There's a really interesting comment on that, @DisappointedReader -- a poster called Julia Tarry says 'How sad that anything nice has to be destroyed'.
That to me is the exact sentiment that seems to motivate a certain type of response to the CH investigation. They blame, not SW for deceiving them, but CH for pointing it out.
TSP was 'nice', so their loyalties lie with that niceness rather than the 'not-nice' exposé.
It's a version of shooting the messenger.
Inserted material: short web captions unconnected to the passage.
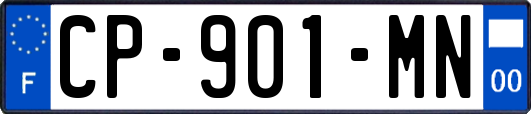 CP-901-MN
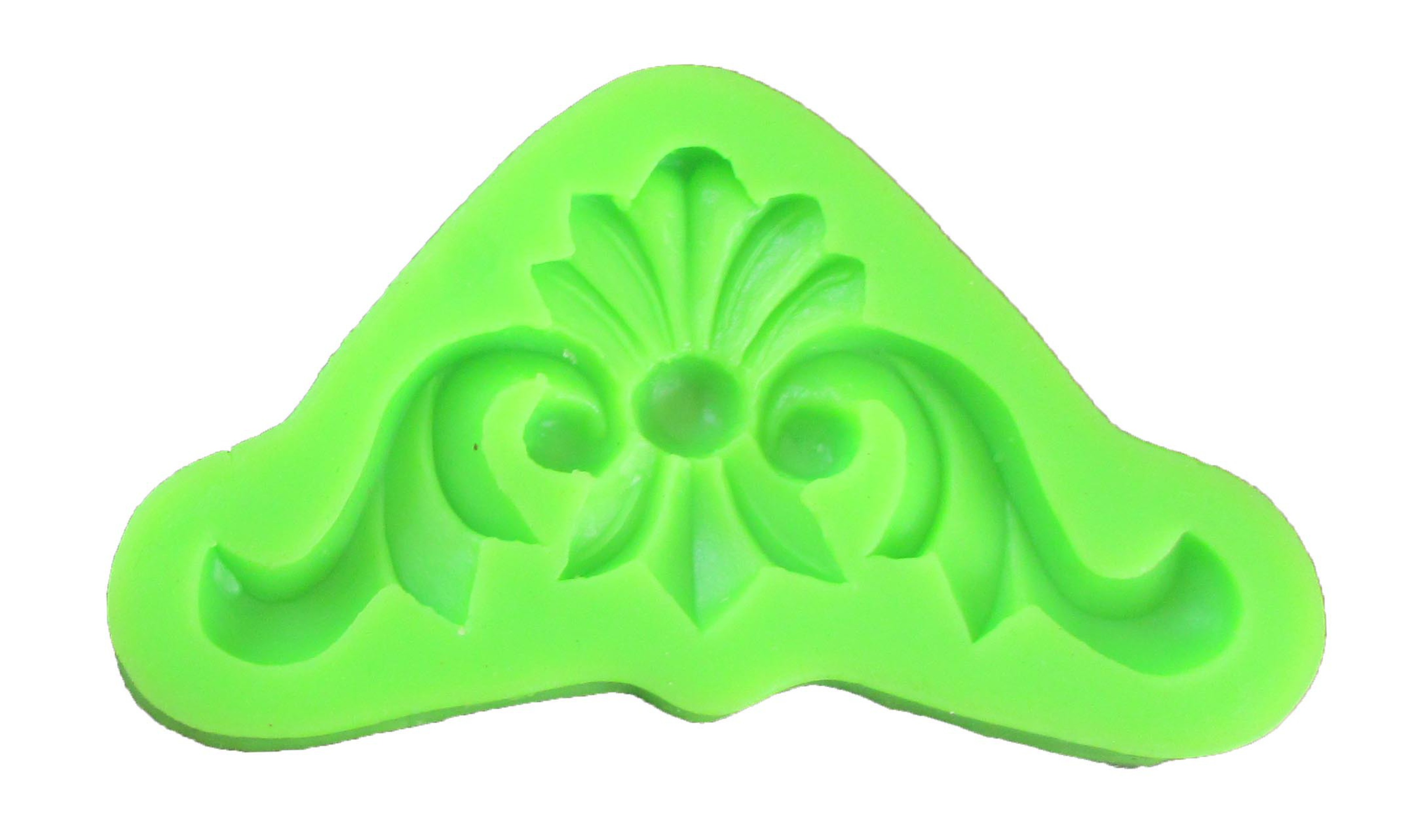  مولد حاشیه خارجی 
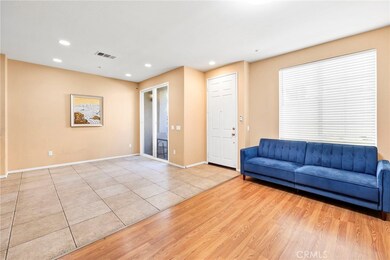 41885 Davenport Way unit C, Murrieta, CA 92562 - photo 7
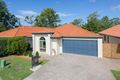 Property photo of 22 Wandilla Drive Helensvale QLD 4212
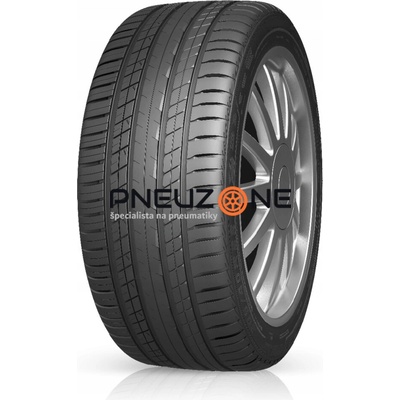ROADX RXMOTION SU01 265/50 R20 111Y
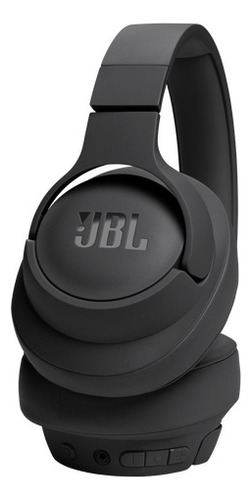 JBLT720BTBLKAM-4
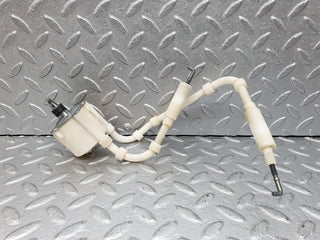 W126 heater regulator used OEM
Or 'If you can't say anything nice, don't say anything at all.' In this worldview, CH is guilty of bad manners, of being the one to say 'We all know your Derek was shagging Natalie from the pub' at a dinner party.
And another poster on Coverack Life seizes on the fact that CH's reporting has been contested on other stories she's investigated, not appearing to realise that this is the nature of investigative journalism, not that CH is some kind of skeezy, disreputable knicker sniffer who goes through bins looking for celebrity secrets and publishing rumours. The same poster quotes SW's statement as though it refutes the Observer story.
Someone else says 'So sad, because most of us love the coastal paths around Cornwall'. It's not clear what she thinks is 'sad', the scam somehow smearing the SWCP, or CH for bringing a lovely story about the SWCP into disrepute.